* **Document text**
____

Agreed. This is bad. It was a collection of guys put together that have had nice enough careers at fairly young ages that nonetheless collectively fell off the cliff.

Best-case scenario: You really have to use your imagination to get this Sox team to .500 given the way talent has drained away from the big-league club since 2008.

Um...okay. Just for the record, let's see who was on the 2008 team that could have helped this team, guys that are currently producing in 2010 that you could put on this roster over someone already there:

Orlando Cabrera: .265/.293/.364 for the Reds. Even the Twins found him annoying.
Joe Crede: Out of baseball
Nick Swisher: OPSing .915 for the Yankees. Bad return but Phil hated the original deal.
Jermaine Dye: No team in the majors thought he was an upgrade. Unsigned.
Jim Thome: Only DHing against righties on a good team.
Juan Uribe: Having himself a nice rejuvenation in San Francisco in a weaker league
Brian Anderson: Gave up hitting to become a pitcher
Ken Griffey: Ask Seattle fans about his current value
Javier Vazquez: Ask Yankee fans about his current value
Clayton Richard: Swapped for Peavy. Peavy wins.
Nick Masset: Brutal for the Reds in middle relief.
Jose Contreras: C'mon. I don't care if he's "closing" for the Phils.

So...I see Swisher and Uribe with a dash of Thome as possible contributors to this team. Swisher was an annoying clubhouse presence that needed to be shipped. He was a petulant child towards the end of '08 (terrible return, though). Uribe, after contributing for three seasons, fell off the cliff in 2007 and 2008 in terms of WAR. $2.3M total value in those years. Good for him. He found a home. The smart money said that wasn't going to happen. Thome? we've been over this.

The problem with this team, and it speaks to the larger point, was that Kenny finally gave Ozzie a National League-style team that Ozzie's been bitching about for years. Except that he didn't. Sure, they lead the league in stolen bases but there's a lot more to playing NL ball than stolen bases. There's hitting behind the runner. There's a crapload of hit-and-runs. There's putting stress on the defense by trying to take that extra base a lot. There's always trying to make things happen.

But even that's a myth now. Most good NL teams just bash their way to wins like their AL counterparts. The best teams doing it today are a few AL teams. The real question is why Kenny would concede to Ozzie and try to build such a team with The Cell being the definition of a bashing ballpark. It's a park that begs to build a team around homers. But yes, let's play small ball in a park where you play 81 games a year and gives you more homers than most any other place you play.

____

* **Information given**
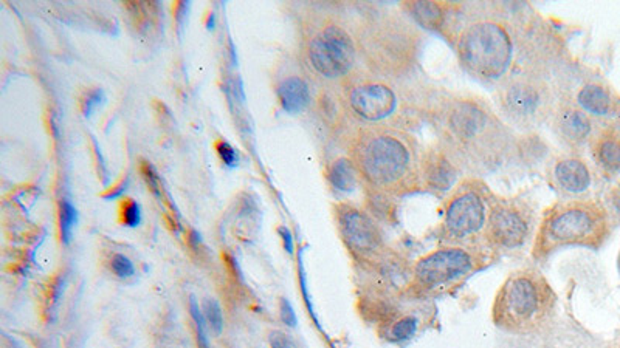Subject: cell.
I'll use <instances>...</instances> for the list:
<instances>
[{"mask_svg":"<svg viewBox=\"0 0 620 348\" xmlns=\"http://www.w3.org/2000/svg\"><path fill=\"white\" fill-rule=\"evenodd\" d=\"M203 314L206 319V324L210 325V328L216 334L222 333L223 328V316H222V308L214 299H206L203 302Z\"/></svg>","mask_w":620,"mask_h":348,"instance_id":"cb8c5ba5","label":"cell"},{"mask_svg":"<svg viewBox=\"0 0 620 348\" xmlns=\"http://www.w3.org/2000/svg\"><path fill=\"white\" fill-rule=\"evenodd\" d=\"M78 214L77 209L68 200H62L59 203V232L62 243H70L73 227L77 225Z\"/></svg>","mask_w":620,"mask_h":348,"instance_id":"7402d4cb","label":"cell"},{"mask_svg":"<svg viewBox=\"0 0 620 348\" xmlns=\"http://www.w3.org/2000/svg\"><path fill=\"white\" fill-rule=\"evenodd\" d=\"M590 145L594 160L603 170L616 172L620 169V139L614 130L606 129L596 134Z\"/></svg>","mask_w":620,"mask_h":348,"instance_id":"ac0fdd59","label":"cell"},{"mask_svg":"<svg viewBox=\"0 0 620 348\" xmlns=\"http://www.w3.org/2000/svg\"><path fill=\"white\" fill-rule=\"evenodd\" d=\"M326 176L332 187L340 192H352L360 181L359 170L349 158H338L334 163H330L326 170Z\"/></svg>","mask_w":620,"mask_h":348,"instance_id":"44dd1931","label":"cell"},{"mask_svg":"<svg viewBox=\"0 0 620 348\" xmlns=\"http://www.w3.org/2000/svg\"><path fill=\"white\" fill-rule=\"evenodd\" d=\"M278 96L286 112L301 113L310 103V88L304 79L290 76L279 85Z\"/></svg>","mask_w":620,"mask_h":348,"instance_id":"ffe728a7","label":"cell"},{"mask_svg":"<svg viewBox=\"0 0 620 348\" xmlns=\"http://www.w3.org/2000/svg\"><path fill=\"white\" fill-rule=\"evenodd\" d=\"M494 194L476 175L464 176L442 203V217L436 227L441 245L484 246L488 209Z\"/></svg>","mask_w":620,"mask_h":348,"instance_id":"52a82bcc","label":"cell"},{"mask_svg":"<svg viewBox=\"0 0 620 348\" xmlns=\"http://www.w3.org/2000/svg\"><path fill=\"white\" fill-rule=\"evenodd\" d=\"M350 152L360 180L372 192L394 198L422 189L421 150L405 129L366 125L357 132Z\"/></svg>","mask_w":620,"mask_h":348,"instance_id":"7a4b0ae2","label":"cell"},{"mask_svg":"<svg viewBox=\"0 0 620 348\" xmlns=\"http://www.w3.org/2000/svg\"><path fill=\"white\" fill-rule=\"evenodd\" d=\"M498 110L504 121L521 130H534L550 121L557 101L550 85L541 76H509L498 85Z\"/></svg>","mask_w":620,"mask_h":348,"instance_id":"ba28073f","label":"cell"},{"mask_svg":"<svg viewBox=\"0 0 620 348\" xmlns=\"http://www.w3.org/2000/svg\"><path fill=\"white\" fill-rule=\"evenodd\" d=\"M494 258L486 246L439 245L412 263L405 294L416 300L452 294Z\"/></svg>","mask_w":620,"mask_h":348,"instance_id":"5b68a950","label":"cell"},{"mask_svg":"<svg viewBox=\"0 0 620 348\" xmlns=\"http://www.w3.org/2000/svg\"><path fill=\"white\" fill-rule=\"evenodd\" d=\"M557 294L540 269L526 267L513 271L501 283L492 303V320L499 330L532 334L554 319Z\"/></svg>","mask_w":620,"mask_h":348,"instance_id":"3957f363","label":"cell"},{"mask_svg":"<svg viewBox=\"0 0 620 348\" xmlns=\"http://www.w3.org/2000/svg\"><path fill=\"white\" fill-rule=\"evenodd\" d=\"M141 174H143V178H145V181H146V185L149 186V189H151L155 197H161L160 178H159V175H157L155 169L151 166V164L143 163Z\"/></svg>","mask_w":620,"mask_h":348,"instance_id":"f1b7e54d","label":"cell"},{"mask_svg":"<svg viewBox=\"0 0 620 348\" xmlns=\"http://www.w3.org/2000/svg\"><path fill=\"white\" fill-rule=\"evenodd\" d=\"M272 348H292L290 342L281 333H273L270 336Z\"/></svg>","mask_w":620,"mask_h":348,"instance_id":"d6a6232c","label":"cell"},{"mask_svg":"<svg viewBox=\"0 0 620 348\" xmlns=\"http://www.w3.org/2000/svg\"><path fill=\"white\" fill-rule=\"evenodd\" d=\"M101 101H103V90L93 88V90H89L83 98H81V110H83L86 116H89L92 115V112L101 104Z\"/></svg>","mask_w":620,"mask_h":348,"instance_id":"83f0119b","label":"cell"},{"mask_svg":"<svg viewBox=\"0 0 620 348\" xmlns=\"http://www.w3.org/2000/svg\"><path fill=\"white\" fill-rule=\"evenodd\" d=\"M400 8L412 19V22L427 30L443 33V30L448 28V23L450 27L453 25V5L442 2H405Z\"/></svg>","mask_w":620,"mask_h":348,"instance_id":"2e32d148","label":"cell"},{"mask_svg":"<svg viewBox=\"0 0 620 348\" xmlns=\"http://www.w3.org/2000/svg\"><path fill=\"white\" fill-rule=\"evenodd\" d=\"M128 183H129L128 178L124 180V181H121L120 185L115 186V187H112L110 191H108L106 194H103V198H104V200H115V198H118V197H121V195L124 194V191H126Z\"/></svg>","mask_w":620,"mask_h":348,"instance_id":"4dcf8cb0","label":"cell"},{"mask_svg":"<svg viewBox=\"0 0 620 348\" xmlns=\"http://www.w3.org/2000/svg\"><path fill=\"white\" fill-rule=\"evenodd\" d=\"M348 105L350 113L368 125L399 127L397 124L405 116L406 101L400 94L397 82L372 76L349 87Z\"/></svg>","mask_w":620,"mask_h":348,"instance_id":"30bf717a","label":"cell"},{"mask_svg":"<svg viewBox=\"0 0 620 348\" xmlns=\"http://www.w3.org/2000/svg\"><path fill=\"white\" fill-rule=\"evenodd\" d=\"M279 313H281V319L286 325L289 327H295L297 325V314L293 311V308L290 305L289 300L281 299V305H279Z\"/></svg>","mask_w":620,"mask_h":348,"instance_id":"f546056e","label":"cell"},{"mask_svg":"<svg viewBox=\"0 0 620 348\" xmlns=\"http://www.w3.org/2000/svg\"><path fill=\"white\" fill-rule=\"evenodd\" d=\"M278 232H279V236H281V240H283V245H284V249L287 251V252H293V237H292V232L287 229L286 226H281L279 229H278Z\"/></svg>","mask_w":620,"mask_h":348,"instance_id":"1f68e13d","label":"cell"},{"mask_svg":"<svg viewBox=\"0 0 620 348\" xmlns=\"http://www.w3.org/2000/svg\"><path fill=\"white\" fill-rule=\"evenodd\" d=\"M335 217L344 245L357 258L375 262L388 254L383 232L374 215L361 207L343 203L337 206Z\"/></svg>","mask_w":620,"mask_h":348,"instance_id":"7c38bea8","label":"cell"},{"mask_svg":"<svg viewBox=\"0 0 620 348\" xmlns=\"http://www.w3.org/2000/svg\"><path fill=\"white\" fill-rule=\"evenodd\" d=\"M110 267H112V271H114V274L120 278H128L135 274L134 263L130 262V258L124 254H115L114 257H112Z\"/></svg>","mask_w":620,"mask_h":348,"instance_id":"484cf974","label":"cell"},{"mask_svg":"<svg viewBox=\"0 0 620 348\" xmlns=\"http://www.w3.org/2000/svg\"><path fill=\"white\" fill-rule=\"evenodd\" d=\"M572 103L579 105L581 110L588 113L590 116H608L614 110V101H612L608 88L603 85L590 82V84L581 85L577 93H575Z\"/></svg>","mask_w":620,"mask_h":348,"instance_id":"e0dca14e","label":"cell"},{"mask_svg":"<svg viewBox=\"0 0 620 348\" xmlns=\"http://www.w3.org/2000/svg\"><path fill=\"white\" fill-rule=\"evenodd\" d=\"M550 125L559 141L569 149H580L590 144L594 138L592 116L588 115L572 101H561L557 104L550 116Z\"/></svg>","mask_w":620,"mask_h":348,"instance_id":"9a60e30c","label":"cell"},{"mask_svg":"<svg viewBox=\"0 0 620 348\" xmlns=\"http://www.w3.org/2000/svg\"><path fill=\"white\" fill-rule=\"evenodd\" d=\"M120 220L124 226L137 227L141 223L140 205L132 198H126L120 207Z\"/></svg>","mask_w":620,"mask_h":348,"instance_id":"d4e9b609","label":"cell"},{"mask_svg":"<svg viewBox=\"0 0 620 348\" xmlns=\"http://www.w3.org/2000/svg\"><path fill=\"white\" fill-rule=\"evenodd\" d=\"M312 68L326 79H341L357 64V47L348 30L328 23L309 42Z\"/></svg>","mask_w":620,"mask_h":348,"instance_id":"8fae6325","label":"cell"},{"mask_svg":"<svg viewBox=\"0 0 620 348\" xmlns=\"http://www.w3.org/2000/svg\"><path fill=\"white\" fill-rule=\"evenodd\" d=\"M421 183L422 189L434 194H448L464 178V169L454 155L441 143H433L421 150Z\"/></svg>","mask_w":620,"mask_h":348,"instance_id":"4fadbf2b","label":"cell"},{"mask_svg":"<svg viewBox=\"0 0 620 348\" xmlns=\"http://www.w3.org/2000/svg\"><path fill=\"white\" fill-rule=\"evenodd\" d=\"M456 56L468 74L487 84L509 78L515 61V37L509 25L494 17H478L456 28Z\"/></svg>","mask_w":620,"mask_h":348,"instance_id":"8992f818","label":"cell"},{"mask_svg":"<svg viewBox=\"0 0 620 348\" xmlns=\"http://www.w3.org/2000/svg\"><path fill=\"white\" fill-rule=\"evenodd\" d=\"M190 309H191V316H192L194 325H196L199 348H210L208 336H206V319H205L203 309L199 308V303L196 302V299H194V297H191V299H190Z\"/></svg>","mask_w":620,"mask_h":348,"instance_id":"603a6c76","label":"cell"},{"mask_svg":"<svg viewBox=\"0 0 620 348\" xmlns=\"http://www.w3.org/2000/svg\"><path fill=\"white\" fill-rule=\"evenodd\" d=\"M537 225L528 201L494 195L488 209L484 246L497 257L523 249L534 242Z\"/></svg>","mask_w":620,"mask_h":348,"instance_id":"9c48e42d","label":"cell"},{"mask_svg":"<svg viewBox=\"0 0 620 348\" xmlns=\"http://www.w3.org/2000/svg\"><path fill=\"white\" fill-rule=\"evenodd\" d=\"M425 112L437 143L470 174L492 172L517 154L518 141L510 125L474 94H439L428 101Z\"/></svg>","mask_w":620,"mask_h":348,"instance_id":"6da1fadb","label":"cell"},{"mask_svg":"<svg viewBox=\"0 0 620 348\" xmlns=\"http://www.w3.org/2000/svg\"><path fill=\"white\" fill-rule=\"evenodd\" d=\"M419 327V319L412 313L391 311L385 316L380 324V333L390 342H402L414 336Z\"/></svg>","mask_w":620,"mask_h":348,"instance_id":"d6986e66","label":"cell"},{"mask_svg":"<svg viewBox=\"0 0 620 348\" xmlns=\"http://www.w3.org/2000/svg\"><path fill=\"white\" fill-rule=\"evenodd\" d=\"M549 185L561 198H581L592 185V174L583 158L574 154L555 156L548 167Z\"/></svg>","mask_w":620,"mask_h":348,"instance_id":"5bb4252c","label":"cell"},{"mask_svg":"<svg viewBox=\"0 0 620 348\" xmlns=\"http://www.w3.org/2000/svg\"><path fill=\"white\" fill-rule=\"evenodd\" d=\"M603 206L586 198H561L543 212L532 242V258L544 262L569 246L599 248L608 236Z\"/></svg>","mask_w":620,"mask_h":348,"instance_id":"277c9868","label":"cell"},{"mask_svg":"<svg viewBox=\"0 0 620 348\" xmlns=\"http://www.w3.org/2000/svg\"><path fill=\"white\" fill-rule=\"evenodd\" d=\"M216 150H217V155L221 156V160L223 161V164H227L228 167L237 166V163H239V156H237L236 149L230 143L223 141V139H219V141H216Z\"/></svg>","mask_w":620,"mask_h":348,"instance_id":"4316f807","label":"cell"}]
</instances>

____

* **Work to do**
Decide whether each statement agrees with the text about the Sox roster, answering yes or no and quoting the words from the text that settle it.
1. Jermaine Dye has not been signed by any team.
2. Brian Anderson stopped hitting in order to become a catcher.
3. The text describes The Cell as a ballpark suited to small ball.

* **Solution below**
1. Yes: "No team in the majors thought he was an upgrade. Unsigned."
2. No: "Gave up hitting to become a pitcher"
3. No: "It's a park that begs to build a team around homers."